Technical Notes on the NSA's Prism Program

June 6th, 2013

The story about the NSA's Prism program was broken by the U.K. Guardian yesterday. Technology companies refuted those claims today. These are three short notes on the technical implications:

The leaked materials show that the NSA has direct access to internal user data at various technology companies. The CEOs of all the implicated companies have denied the existence of backdoors or unfettered access to the NSA. There is one possible scenario in which they are both correct. The NSA undoubtedly has access to peering points where Internet traffic is transferred between ISPs. All they would need for unfettered access to user data is the SSL/TLS private key file used to encrypt traffic. This file is required at all points where SSL/TLS traffic terminates (i.e., many, many load balancers and proxies), and is probably less than a kilobyte. It's small enough to be transferred on paper. Certificate pinning, elliptical curve cryptography, large high-entropy keys are all completely useless if the NSA can subpoena or otherwise acquire the private keys and install beam splitters at peering points. There's no need to be a man-in-the-middle when you can be the man-at-the-end.
The acknowledged use of phone-call metadata implies the use of a communications graph, possibly to find second-degree nodes that are connected to "suspicious" nodes, or infer community structure. These topics have been extensively studied in the last decade (search Google Scholar for semi-supervised learning and community detection in networks). The use of graph based methods for detection leads to graph-based ideas for avoiding detection as well. It's plausible that knowledge about the detection method will lead to changes in interaction patterns that will make the method less effective.
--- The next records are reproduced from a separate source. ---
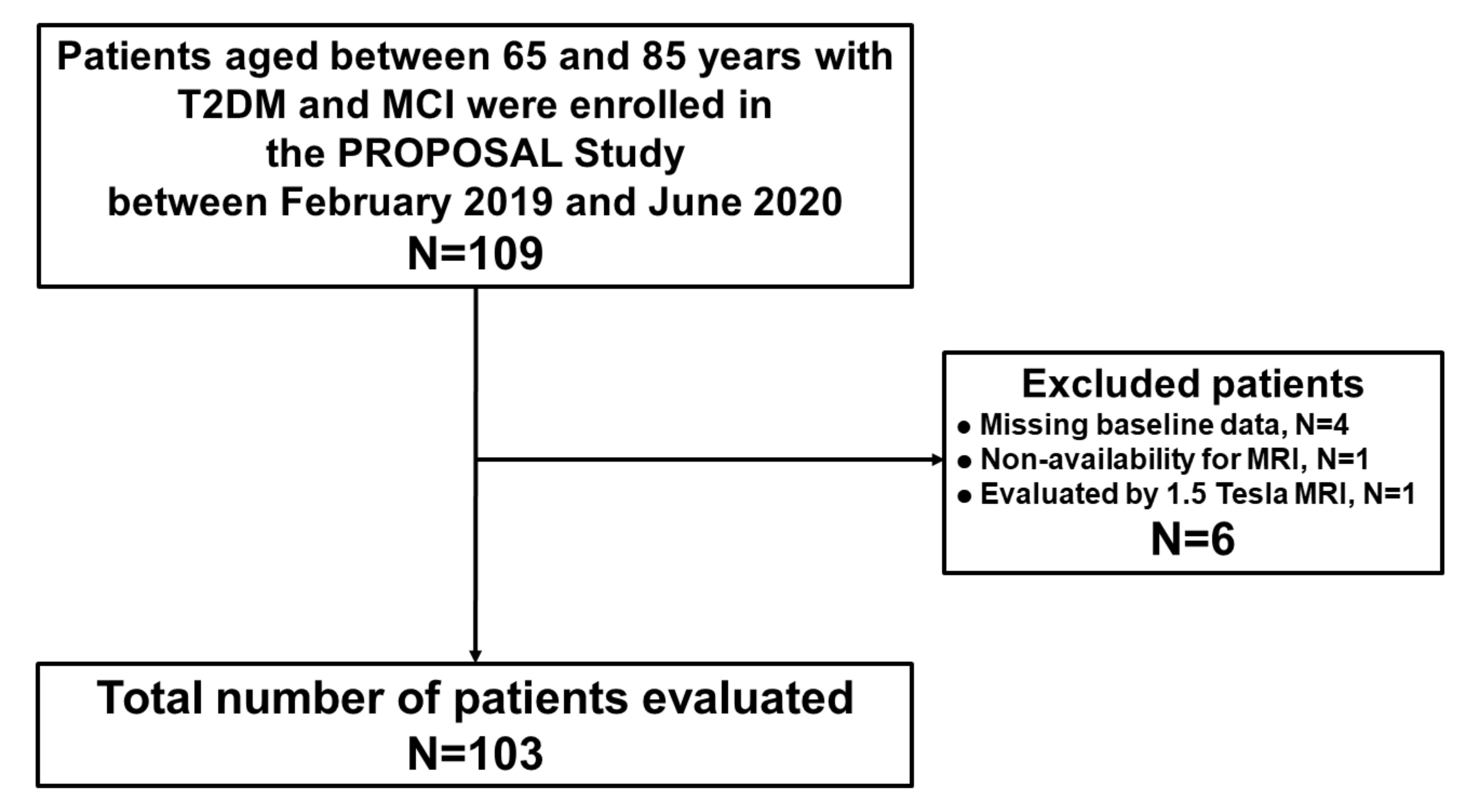 Patients aged between 65 and 85 years with T2DM and MCI were enrolled in the PROPOSAL Study between February 2019 and June 2020
N=109

Excluded patients
● Missing baseline data, N=4
● Non-availability for MRI, N=1
● Evaluated by 1.5 Tesla MRI, N=1
N=6

Total number of patients evaluated
N=103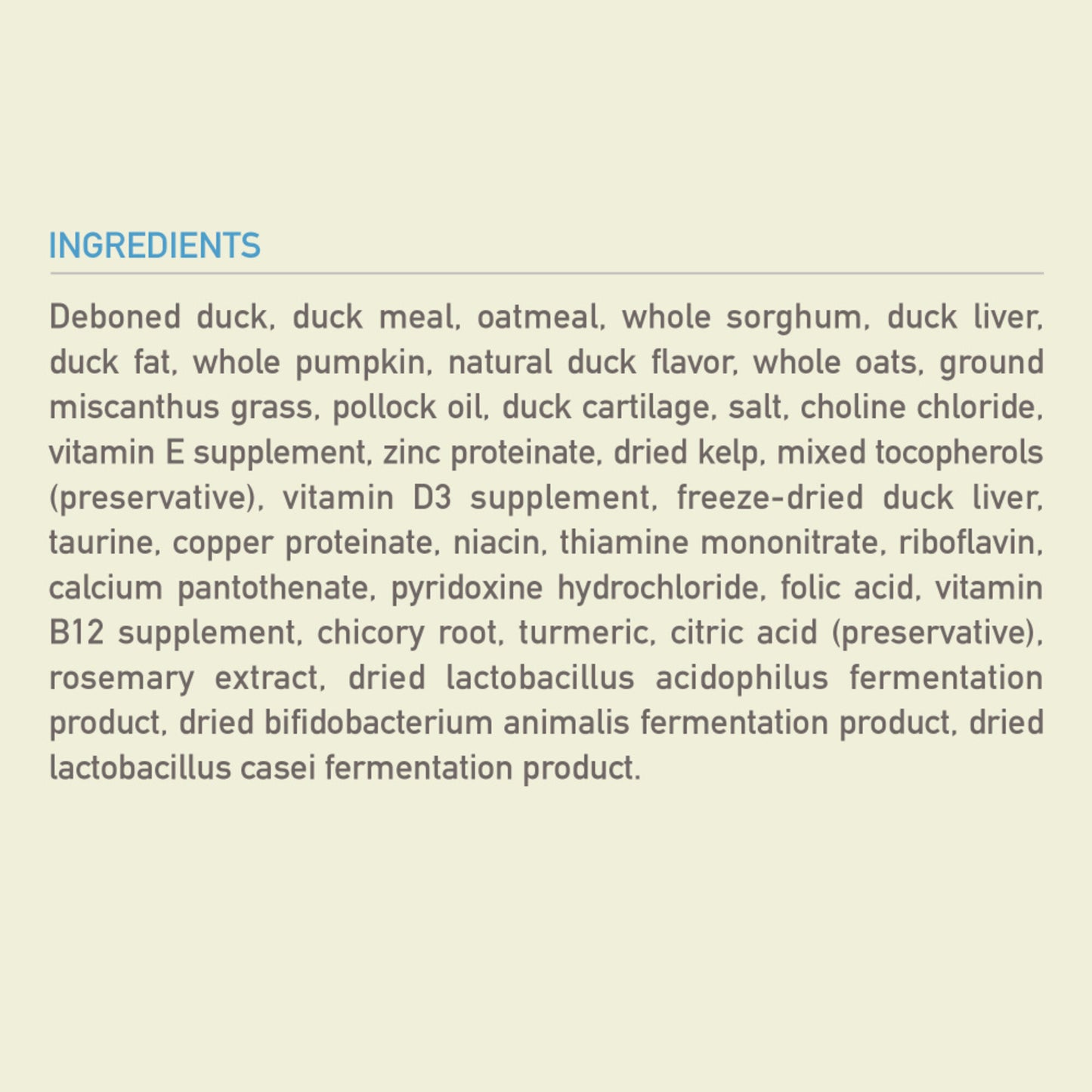 INGREDIENTS

Deboned duck, duck meal, oatmeal, whole sorghum, duck liver, duck fat, whole pumpkin, natural duck flavor, whole oats, ground miscanthus grass, pollock oil, duck cartilage, salt, choline chloride, vitamin E supplement, zinc proteinate, dried kelp, mixed tocopherols (preservative), vitamin D3 supplement, freeze-dried duck liver, taurine, copper proteinate, niacin, thiamine mononitrate, riboflavin, calcium pantothenate, pyridoxine hydrochloride, folic acid, vitamin B12 supplement, chicory root, turmeric, citric acid (preservative), rosemary extract, dried lactobacillus acidophilus fermentation product, dried bifidobacterium animalis fermentation product, dried lactobacillus casei fermentation product.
What's worse, however, is the possibility of "metadata attacks", where elements within a "suspicious" cell create a pattern of links to a target, causing the target to also be classified as suspicious.
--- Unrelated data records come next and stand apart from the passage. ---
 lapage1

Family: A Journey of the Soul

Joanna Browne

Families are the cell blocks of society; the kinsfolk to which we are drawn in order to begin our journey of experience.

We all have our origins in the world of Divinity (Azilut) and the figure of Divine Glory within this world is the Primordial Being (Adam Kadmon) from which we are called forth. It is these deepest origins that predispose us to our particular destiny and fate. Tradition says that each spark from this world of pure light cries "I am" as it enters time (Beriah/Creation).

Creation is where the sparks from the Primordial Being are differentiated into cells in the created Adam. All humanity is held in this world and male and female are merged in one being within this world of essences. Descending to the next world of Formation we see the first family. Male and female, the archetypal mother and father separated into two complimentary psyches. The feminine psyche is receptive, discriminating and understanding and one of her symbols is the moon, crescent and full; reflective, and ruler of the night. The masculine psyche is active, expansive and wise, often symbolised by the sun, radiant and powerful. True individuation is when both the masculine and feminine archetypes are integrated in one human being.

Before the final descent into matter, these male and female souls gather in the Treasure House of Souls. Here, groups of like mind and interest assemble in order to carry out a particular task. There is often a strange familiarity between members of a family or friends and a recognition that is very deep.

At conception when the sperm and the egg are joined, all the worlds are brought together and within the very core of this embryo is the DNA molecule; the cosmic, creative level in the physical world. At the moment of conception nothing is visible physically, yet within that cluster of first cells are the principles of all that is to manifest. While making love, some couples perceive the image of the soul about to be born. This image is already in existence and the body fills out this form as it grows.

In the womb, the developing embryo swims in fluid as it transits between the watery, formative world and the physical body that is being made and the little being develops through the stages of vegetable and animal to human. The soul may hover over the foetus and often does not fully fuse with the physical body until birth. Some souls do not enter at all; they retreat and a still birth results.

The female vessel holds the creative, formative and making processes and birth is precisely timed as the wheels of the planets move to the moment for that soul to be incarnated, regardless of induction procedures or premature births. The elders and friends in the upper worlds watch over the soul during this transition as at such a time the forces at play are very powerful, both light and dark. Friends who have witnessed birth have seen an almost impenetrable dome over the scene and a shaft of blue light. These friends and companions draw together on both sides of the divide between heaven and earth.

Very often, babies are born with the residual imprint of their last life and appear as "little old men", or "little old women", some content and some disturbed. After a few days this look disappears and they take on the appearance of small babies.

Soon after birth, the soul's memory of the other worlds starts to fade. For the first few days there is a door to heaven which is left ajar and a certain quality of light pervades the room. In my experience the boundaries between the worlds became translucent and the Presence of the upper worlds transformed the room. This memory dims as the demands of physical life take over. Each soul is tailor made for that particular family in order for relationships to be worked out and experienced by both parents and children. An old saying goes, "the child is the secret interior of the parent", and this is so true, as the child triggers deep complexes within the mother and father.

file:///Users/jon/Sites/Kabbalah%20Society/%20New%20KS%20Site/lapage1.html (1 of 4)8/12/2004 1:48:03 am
Link prediction is a well-studied research problem where, given a graph, the goal is to predict links that are "missing" in some sense. These could be friendships in a social network (think "people you may know..."), or whatever you would call links in a network of "suspicious" people. One of the simplest ways you could do this is to count the number of friends two people (who are not friends themselves) have in common. The higher the number of common friends, the more likely it is that the two people are actually (or should be, or will become) friends. An excellent but slightly older introduction to the problem is this excellent paper by Liben-Nowell et al. The most worrying question is what becomes of the false-positive links?